Putin-Medvedev duo “could run Russia until 2033”

MOSCOW – Russian President Vladimir Putin and his favored successor Dmitry Medvedev could take turns to run Russia for another quarter of a century, a senior Kremlin ally said in an interview published on Monday.

Sergei Mironov, a Kremlin loyalist and the speaker of the Russian parliament’s upper house, said Putin could become president again after a Medvedev term, serve two terms himself and then hand over once more to Medvedev.

Neither Putin nor Medvedev have indicated they plan to be in government so far in the future, but the fact Mironov is floating the idea suggests Russia’s ruling elite feels firmly entrenched in power and expects to remain there for many years.

“I will gaze a long way into the future,” the Moskovsky Komsomolets newspaper quoted Mironov as saying. “There could be a variety of scenarios. Vladimir Vladimirovich (Putin) could come back in 2012 (as president).”

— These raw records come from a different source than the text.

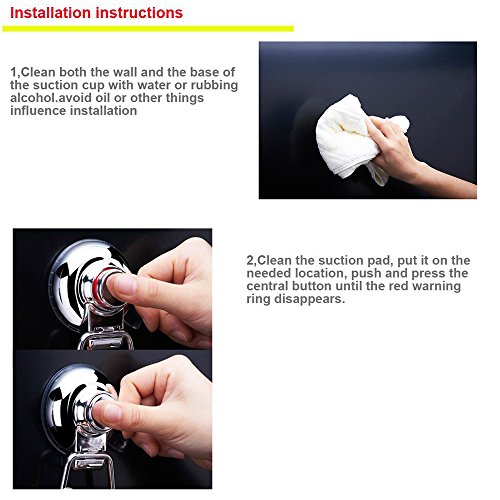 Installation instructions

1,Clean both the wall and the base of the suction cup with water or rubbing alcohol.avoid oil or other things influence installation

2,Clean the suction pad, put it on the needed location, push and press the central button until the red warning ring disappears.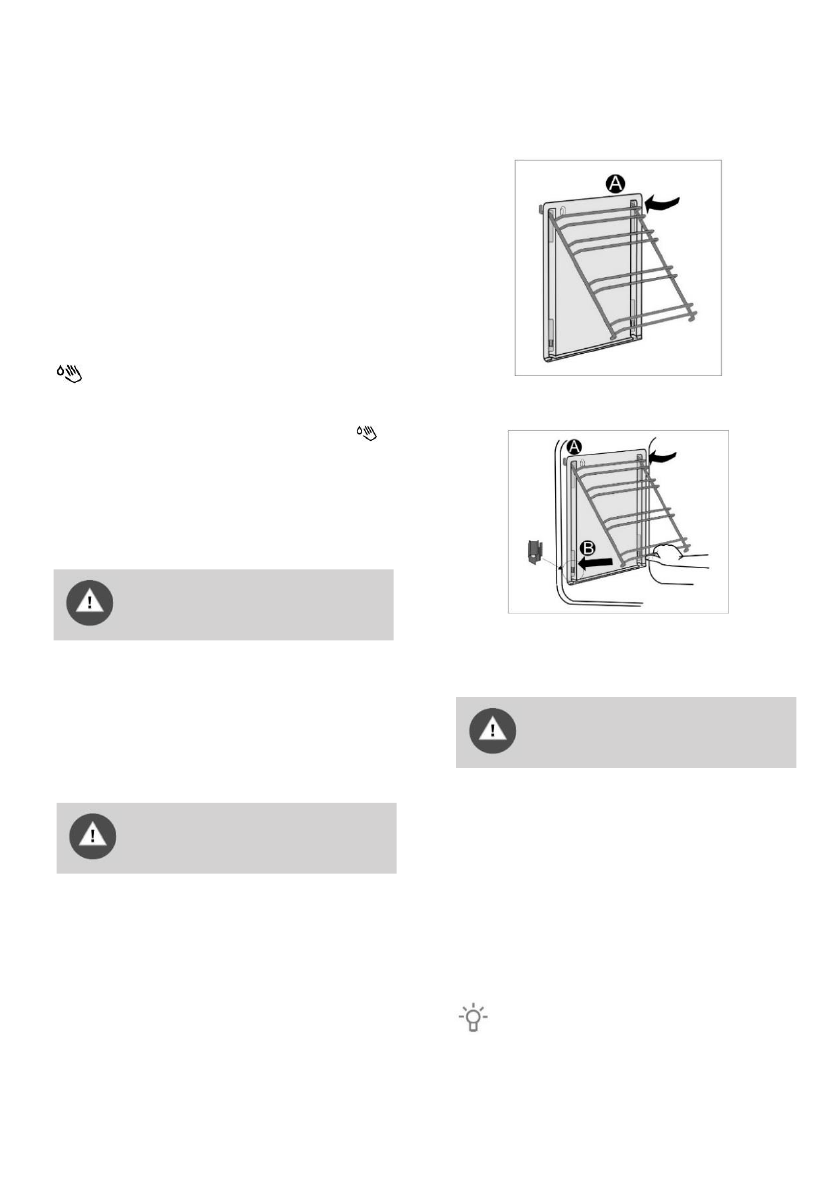 A

A

B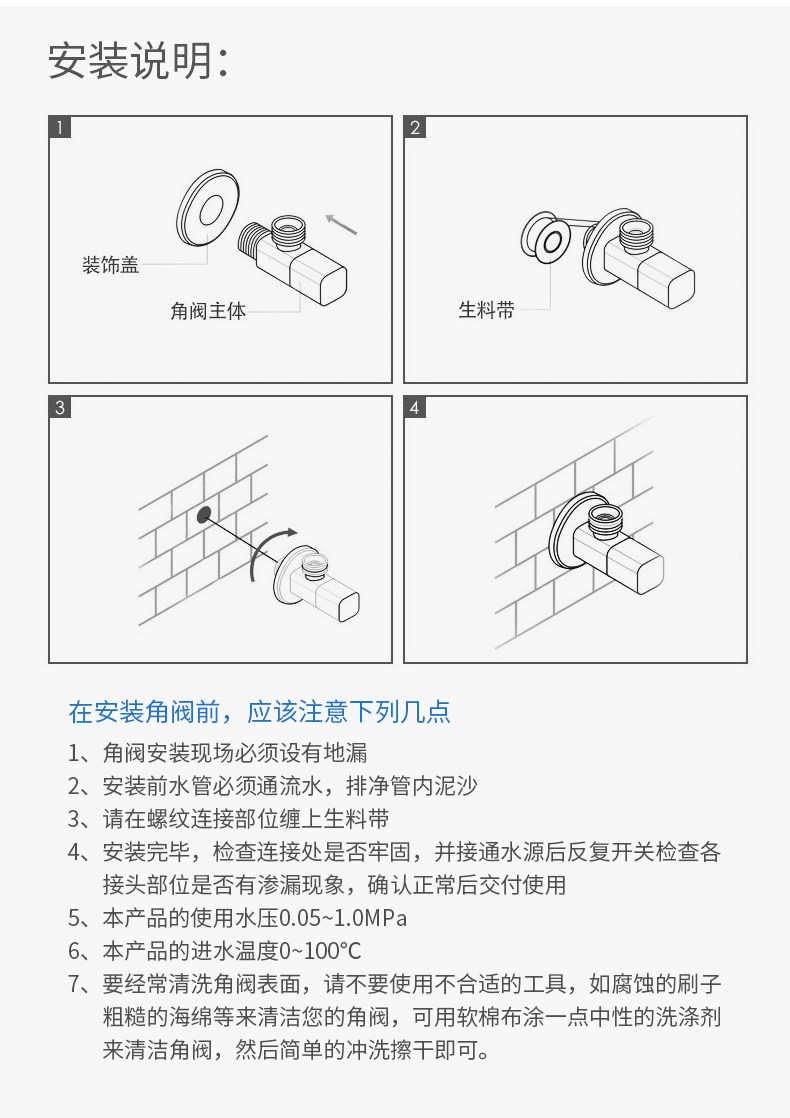 安装说明:

1

装饰盖

角阀主体

2

生料带

3

4

在安装角阀前，应该注意下列几点

1、角阀安装现场必须设有地漏

2、安装前水管必须通流水，排净管内泥沙

3、请在螺纹连接部位缠上生料带

4、安装完毕，检查连接处是否牢固，并接通水源后反复开关检查各接头部位是否有渗漏现象，确认正常后交付使用

5、本产品的使用水压0.05~1.0MPa

6、本产品的进水温度0~100℃

7、要经常清洗角阀表面，请不要使用不合适的工具，如腐蚀的刷子粗糙的海绵等来清洁您的角阀，可用软棉布涂一点中性的洗涤剂来清洁角阀，然后简单的冲洗擦干即可。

“I think that by that time we will increase the head of state’s term to five or seven years. If it is seven years and Vladimir Putin is elected to two consecutive terms, he will run the country for 14 years, that is from 2012 to 2026.”

“And in 2026, it could be that Dmitry Anatolyevich (Medvedev) will once again return to the post of president,” Mironov said. If Medvedev serves a single seven-year term from 2026, he would be in office until 2033.

Russia’s constitution bars a president from serving more than two consecutive terms in office but there is no limit on returning to the job after a break.

Putin, 55, is to step down at the end of his second term in May. He has backed Medvedev, a 42-year-old first deputy prime minister who has worked alongside him since the 1990s, to win a presidential election set for March 2.

Most commentators say a Medvedev victory is a foregone conclusion. The endorsement from the popular Putin is expected to win over voters, and Medvedev’s opponents in the election are trailing far behind in the opinion polls.

Putin has said he is ready to serve as prime minister in a Medvedev administration and that he does not rule out returning to the presidency in 2012.

The Kremlin’s strength is based largely on a booming economy fuelled by high prices for Russia’s main exports, oil and gas. In an indication of the Putin team’s confidence in its own longevity, the government is drafting a strategy for social and economic development up to 2020.

The Kremlin’s critics say it has entrenched power by rigging elections and using its control of the bureaucracy and the biggest media outlets to sideline its opponents.

Some analysts and opposition politicians say the ruling elite could lose its grip on power half way into the next presidential term if, as many observers predict, the economy stops delivering the rising spending power voters expect.